*Schriftliche Aufgabe 1:*
Welches Getränk nennt der Textauszug als Sandras Lieblingsgetränk?
*Schriftliche Aufgabe 2:*
Schreib aus dem Textauszug die Stelle von „Nonnentröster oder Furzbrot“ bis „Drachenblut, ein Kirschmet.“ wortgetreu ab.

*Textauszug:*
============================================================

Nonnentröster oder Furzbrot
Der Geruch nach kulinarischen Köstlichkeiten mit ihren besonderen Namen gehört bei den mittelalterlichen Spektakeln dazu wie die Schwertkämpfe. Gegrillte Maiskolben werden zu Nonnentröstern, das Furzbrot macht seinem Namen alle Ehre. Getrunken wird bevorzugt Met in allen möglichen Geschmacksrichtungen und so wie es sich für das Mittelalter gehört aus Hörnern. Sandras Lieblingsgetränk, Drachenblut, ein Kirschmet.

============================================================

*Gelieferte Einträge:*
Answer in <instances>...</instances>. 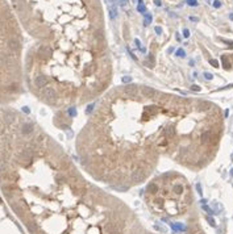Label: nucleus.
Masks as SVG:
<instances>
[{
  "label": "nucleus",
  "mask_w": 233,
  "mask_h": 234,
  "mask_svg": "<svg viewBox=\"0 0 233 234\" xmlns=\"http://www.w3.org/2000/svg\"><path fill=\"white\" fill-rule=\"evenodd\" d=\"M141 234H160V233H150V232L145 230V232H142ZM174 234H206V233H204V230H203V229L200 228L199 222L195 221V222H191L190 225H188L183 232H181V233H174Z\"/></svg>",
  "instance_id": "423d86ee"
},
{
  "label": "nucleus",
  "mask_w": 233,
  "mask_h": 234,
  "mask_svg": "<svg viewBox=\"0 0 233 234\" xmlns=\"http://www.w3.org/2000/svg\"><path fill=\"white\" fill-rule=\"evenodd\" d=\"M20 24L36 40L28 50V78L50 88L57 103H88L111 83L100 0H12Z\"/></svg>",
  "instance_id": "f03ea898"
},
{
  "label": "nucleus",
  "mask_w": 233,
  "mask_h": 234,
  "mask_svg": "<svg viewBox=\"0 0 233 234\" xmlns=\"http://www.w3.org/2000/svg\"><path fill=\"white\" fill-rule=\"evenodd\" d=\"M224 115L212 101L169 95L144 86L110 91L78 137L91 176L127 191L144 183L162 155L194 171L215 159Z\"/></svg>",
  "instance_id": "f257e3e1"
},
{
  "label": "nucleus",
  "mask_w": 233,
  "mask_h": 234,
  "mask_svg": "<svg viewBox=\"0 0 233 234\" xmlns=\"http://www.w3.org/2000/svg\"><path fill=\"white\" fill-rule=\"evenodd\" d=\"M148 209L162 220H182L194 212V192L183 175L162 174L149 182L144 191Z\"/></svg>",
  "instance_id": "20e7f679"
},
{
  "label": "nucleus",
  "mask_w": 233,
  "mask_h": 234,
  "mask_svg": "<svg viewBox=\"0 0 233 234\" xmlns=\"http://www.w3.org/2000/svg\"><path fill=\"white\" fill-rule=\"evenodd\" d=\"M17 157L29 159V146ZM48 170H0L2 189L31 234H141L146 229L121 200L86 180L54 146Z\"/></svg>",
  "instance_id": "7ed1b4c3"
},
{
  "label": "nucleus",
  "mask_w": 233,
  "mask_h": 234,
  "mask_svg": "<svg viewBox=\"0 0 233 234\" xmlns=\"http://www.w3.org/2000/svg\"><path fill=\"white\" fill-rule=\"evenodd\" d=\"M23 50L19 20L7 0H0V84L8 92L19 90L20 58Z\"/></svg>",
  "instance_id": "39448f33"
}]
</instances>
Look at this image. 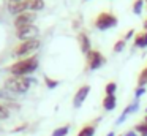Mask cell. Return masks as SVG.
<instances>
[{
  "mask_svg": "<svg viewBox=\"0 0 147 136\" xmlns=\"http://www.w3.org/2000/svg\"><path fill=\"white\" fill-rule=\"evenodd\" d=\"M115 90H117V84H115L114 81H111V82H108V84H106V87H105L106 95H114Z\"/></svg>",
  "mask_w": 147,
  "mask_h": 136,
  "instance_id": "cell-19",
  "label": "cell"
},
{
  "mask_svg": "<svg viewBox=\"0 0 147 136\" xmlns=\"http://www.w3.org/2000/svg\"><path fill=\"white\" fill-rule=\"evenodd\" d=\"M78 43H79L81 52L86 54V55L90 52V51H92V47H90V40H89V37H87L84 32H81V33L78 35Z\"/></svg>",
  "mask_w": 147,
  "mask_h": 136,
  "instance_id": "cell-10",
  "label": "cell"
},
{
  "mask_svg": "<svg viewBox=\"0 0 147 136\" xmlns=\"http://www.w3.org/2000/svg\"><path fill=\"white\" fill-rule=\"evenodd\" d=\"M106 136H115V135H114V133L111 131V133H108V135H106Z\"/></svg>",
  "mask_w": 147,
  "mask_h": 136,
  "instance_id": "cell-29",
  "label": "cell"
},
{
  "mask_svg": "<svg viewBox=\"0 0 147 136\" xmlns=\"http://www.w3.org/2000/svg\"><path fill=\"white\" fill-rule=\"evenodd\" d=\"M93 25H95L98 30H108V28H112V27L117 25V18H115L112 13L103 11V13H100V14L95 18Z\"/></svg>",
  "mask_w": 147,
  "mask_h": 136,
  "instance_id": "cell-4",
  "label": "cell"
},
{
  "mask_svg": "<svg viewBox=\"0 0 147 136\" xmlns=\"http://www.w3.org/2000/svg\"><path fill=\"white\" fill-rule=\"evenodd\" d=\"M8 9H10V13H13L14 16H18V14H21V13L29 11V5H27L26 0H21V2H11Z\"/></svg>",
  "mask_w": 147,
  "mask_h": 136,
  "instance_id": "cell-9",
  "label": "cell"
},
{
  "mask_svg": "<svg viewBox=\"0 0 147 136\" xmlns=\"http://www.w3.org/2000/svg\"><path fill=\"white\" fill-rule=\"evenodd\" d=\"M144 8V0H134L133 2V13L134 14H141Z\"/></svg>",
  "mask_w": 147,
  "mask_h": 136,
  "instance_id": "cell-18",
  "label": "cell"
},
{
  "mask_svg": "<svg viewBox=\"0 0 147 136\" xmlns=\"http://www.w3.org/2000/svg\"><path fill=\"white\" fill-rule=\"evenodd\" d=\"M144 30L147 32V19H146V21H144Z\"/></svg>",
  "mask_w": 147,
  "mask_h": 136,
  "instance_id": "cell-27",
  "label": "cell"
},
{
  "mask_svg": "<svg viewBox=\"0 0 147 136\" xmlns=\"http://www.w3.org/2000/svg\"><path fill=\"white\" fill-rule=\"evenodd\" d=\"M38 35V28L35 25H26V27L16 28V37L21 41H29V40H36Z\"/></svg>",
  "mask_w": 147,
  "mask_h": 136,
  "instance_id": "cell-6",
  "label": "cell"
},
{
  "mask_svg": "<svg viewBox=\"0 0 147 136\" xmlns=\"http://www.w3.org/2000/svg\"><path fill=\"white\" fill-rule=\"evenodd\" d=\"M96 123H98V120H95V122H92V123H87V125H84L82 128L79 130L78 136H93V135H95V127H96Z\"/></svg>",
  "mask_w": 147,
  "mask_h": 136,
  "instance_id": "cell-11",
  "label": "cell"
},
{
  "mask_svg": "<svg viewBox=\"0 0 147 136\" xmlns=\"http://www.w3.org/2000/svg\"><path fill=\"white\" fill-rule=\"evenodd\" d=\"M138 106H139V103L138 101H134V103H131V104H128L127 108H125V111L120 114V117H119V120H117V123H122L125 120V117L128 116V114H131V112H134V111H138Z\"/></svg>",
  "mask_w": 147,
  "mask_h": 136,
  "instance_id": "cell-13",
  "label": "cell"
},
{
  "mask_svg": "<svg viewBox=\"0 0 147 136\" xmlns=\"http://www.w3.org/2000/svg\"><path fill=\"white\" fill-rule=\"evenodd\" d=\"M144 93H146V89H144V87H138V90H136V93H134V95H136V98H139V97H142Z\"/></svg>",
  "mask_w": 147,
  "mask_h": 136,
  "instance_id": "cell-24",
  "label": "cell"
},
{
  "mask_svg": "<svg viewBox=\"0 0 147 136\" xmlns=\"http://www.w3.org/2000/svg\"><path fill=\"white\" fill-rule=\"evenodd\" d=\"M68 131H70V125H63V127H59L52 131V136H67Z\"/></svg>",
  "mask_w": 147,
  "mask_h": 136,
  "instance_id": "cell-16",
  "label": "cell"
},
{
  "mask_svg": "<svg viewBox=\"0 0 147 136\" xmlns=\"http://www.w3.org/2000/svg\"><path fill=\"white\" fill-rule=\"evenodd\" d=\"M123 47H125V40L123 38H122V40H117L114 44V52H122Z\"/></svg>",
  "mask_w": 147,
  "mask_h": 136,
  "instance_id": "cell-22",
  "label": "cell"
},
{
  "mask_svg": "<svg viewBox=\"0 0 147 136\" xmlns=\"http://www.w3.org/2000/svg\"><path fill=\"white\" fill-rule=\"evenodd\" d=\"M146 82H147V66H144L141 74H139V78H138V85H139V87H144Z\"/></svg>",
  "mask_w": 147,
  "mask_h": 136,
  "instance_id": "cell-17",
  "label": "cell"
},
{
  "mask_svg": "<svg viewBox=\"0 0 147 136\" xmlns=\"http://www.w3.org/2000/svg\"><path fill=\"white\" fill-rule=\"evenodd\" d=\"M45 82H46V87H49V89H55L59 85L57 79H51L49 76H45Z\"/></svg>",
  "mask_w": 147,
  "mask_h": 136,
  "instance_id": "cell-21",
  "label": "cell"
},
{
  "mask_svg": "<svg viewBox=\"0 0 147 136\" xmlns=\"http://www.w3.org/2000/svg\"><path fill=\"white\" fill-rule=\"evenodd\" d=\"M8 116H10V112H8V108L3 106V104H0V120H2V119H7Z\"/></svg>",
  "mask_w": 147,
  "mask_h": 136,
  "instance_id": "cell-23",
  "label": "cell"
},
{
  "mask_svg": "<svg viewBox=\"0 0 147 136\" xmlns=\"http://www.w3.org/2000/svg\"><path fill=\"white\" fill-rule=\"evenodd\" d=\"M134 131H138L141 136H147V125H146L144 122L138 123V125L134 127Z\"/></svg>",
  "mask_w": 147,
  "mask_h": 136,
  "instance_id": "cell-20",
  "label": "cell"
},
{
  "mask_svg": "<svg viewBox=\"0 0 147 136\" xmlns=\"http://www.w3.org/2000/svg\"><path fill=\"white\" fill-rule=\"evenodd\" d=\"M27 5H29V11H40V9L45 8V2L43 0H26Z\"/></svg>",
  "mask_w": 147,
  "mask_h": 136,
  "instance_id": "cell-15",
  "label": "cell"
},
{
  "mask_svg": "<svg viewBox=\"0 0 147 136\" xmlns=\"http://www.w3.org/2000/svg\"><path fill=\"white\" fill-rule=\"evenodd\" d=\"M115 103H117L115 95H106V97L103 98V108H105L106 111H114L115 109Z\"/></svg>",
  "mask_w": 147,
  "mask_h": 136,
  "instance_id": "cell-12",
  "label": "cell"
},
{
  "mask_svg": "<svg viewBox=\"0 0 147 136\" xmlns=\"http://www.w3.org/2000/svg\"><path fill=\"white\" fill-rule=\"evenodd\" d=\"M38 57L32 55V57H26V59L18 60L16 63H13L11 66H8V71L11 73V76H22L27 78V74L33 73L38 68Z\"/></svg>",
  "mask_w": 147,
  "mask_h": 136,
  "instance_id": "cell-1",
  "label": "cell"
},
{
  "mask_svg": "<svg viewBox=\"0 0 147 136\" xmlns=\"http://www.w3.org/2000/svg\"><path fill=\"white\" fill-rule=\"evenodd\" d=\"M32 79L30 78H22V76H11V78L5 79V89L16 93H26L29 90Z\"/></svg>",
  "mask_w": 147,
  "mask_h": 136,
  "instance_id": "cell-2",
  "label": "cell"
},
{
  "mask_svg": "<svg viewBox=\"0 0 147 136\" xmlns=\"http://www.w3.org/2000/svg\"><path fill=\"white\" fill-rule=\"evenodd\" d=\"M40 47V40H29V41H21L19 44H16V47L13 49L14 57H24L30 55L33 51H36Z\"/></svg>",
  "mask_w": 147,
  "mask_h": 136,
  "instance_id": "cell-3",
  "label": "cell"
},
{
  "mask_svg": "<svg viewBox=\"0 0 147 136\" xmlns=\"http://www.w3.org/2000/svg\"><path fill=\"white\" fill-rule=\"evenodd\" d=\"M105 62H106V59L100 51L92 49L87 54V68L89 70H98L100 66L105 65Z\"/></svg>",
  "mask_w": 147,
  "mask_h": 136,
  "instance_id": "cell-5",
  "label": "cell"
},
{
  "mask_svg": "<svg viewBox=\"0 0 147 136\" xmlns=\"http://www.w3.org/2000/svg\"><path fill=\"white\" fill-rule=\"evenodd\" d=\"M142 122H144V123H146V125H147V116H146V117H144V119H142Z\"/></svg>",
  "mask_w": 147,
  "mask_h": 136,
  "instance_id": "cell-28",
  "label": "cell"
},
{
  "mask_svg": "<svg viewBox=\"0 0 147 136\" xmlns=\"http://www.w3.org/2000/svg\"><path fill=\"white\" fill-rule=\"evenodd\" d=\"M35 13L33 11H26V13H21V14L14 16V25L16 28L19 27H26V25H33V21H35Z\"/></svg>",
  "mask_w": 147,
  "mask_h": 136,
  "instance_id": "cell-7",
  "label": "cell"
},
{
  "mask_svg": "<svg viewBox=\"0 0 147 136\" xmlns=\"http://www.w3.org/2000/svg\"><path fill=\"white\" fill-rule=\"evenodd\" d=\"M89 92H90V85L86 84V85H82V87H79V90L76 92V95H74V98H73V106L74 108H81V104L86 101Z\"/></svg>",
  "mask_w": 147,
  "mask_h": 136,
  "instance_id": "cell-8",
  "label": "cell"
},
{
  "mask_svg": "<svg viewBox=\"0 0 147 136\" xmlns=\"http://www.w3.org/2000/svg\"><path fill=\"white\" fill-rule=\"evenodd\" d=\"M125 136H138V135L133 131V130H131V131H127V133H125Z\"/></svg>",
  "mask_w": 147,
  "mask_h": 136,
  "instance_id": "cell-26",
  "label": "cell"
},
{
  "mask_svg": "<svg viewBox=\"0 0 147 136\" xmlns=\"http://www.w3.org/2000/svg\"><path fill=\"white\" fill-rule=\"evenodd\" d=\"M144 2H147V0H144Z\"/></svg>",
  "mask_w": 147,
  "mask_h": 136,
  "instance_id": "cell-31",
  "label": "cell"
},
{
  "mask_svg": "<svg viewBox=\"0 0 147 136\" xmlns=\"http://www.w3.org/2000/svg\"><path fill=\"white\" fill-rule=\"evenodd\" d=\"M133 35H134V30H133V28H130V30H128V32H127V33H125V37H123V40H125V41H127V40H130V38H131V37H133Z\"/></svg>",
  "mask_w": 147,
  "mask_h": 136,
  "instance_id": "cell-25",
  "label": "cell"
},
{
  "mask_svg": "<svg viewBox=\"0 0 147 136\" xmlns=\"http://www.w3.org/2000/svg\"><path fill=\"white\" fill-rule=\"evenodd\" d=\"M134 46L136 47H147V32L146 30L134 35Z\"/></svg>",
  "mask_w": 147,
  "mask_h": 136,
  "instance_id": "cell-14",
  "label": "cell"
},
{
  "mask_svg": "<svg viewBox=\"0 0 147 136\" xmlns=\"http://www.w3.org/2000/svg\"><path fill=\"white\" fill-rule=\"evenodd\" d=\"M84 2H86V0H84Z\"/></svg>",
  "mask_w": 147,
  "mask_h": 136,
  "instance_id": "cell-32",
  "label": "cell"
},
{
  "mask_svg": "<svg viewBox=\"0 0 147 136\" xmlns=\"http://www.w3.org/2000/svg\"><path fill=\"white\" fill-rule=\"evenodd\" d=\"M0 98H2V93H0Z\"/></svg>",
  "mask_w": 147,
  "mask_h": 136,
  "instance_id": "cell-30",
  "label": "cell"
}]
</instances>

============================================================

*Schriftliche Antwort 1:*
Drachenblut, ein Kirschmet.

*Schriftliche Antwort 2:*
Nonnentröster oder Furzbrot
Der Geruch nach kulinarischen Köstlichkeiten mit ihren besonderen Namen gehört bei den mittelalterlichen Spektakeln dazu wie die Schwertkämpfe. Gegrillte Maiskolben werden zu Nonnentröstern, das Furzbrot macht seinem Namen alle Ehre. Getrunken wird bevorzugt Met in allen möglichen Geschmacksrichtungen und so wie es sich für das Mittelalter gehört aus Hörnern. Sandras Lieblingsgetränk, Drachenblut, ein Kirschmet.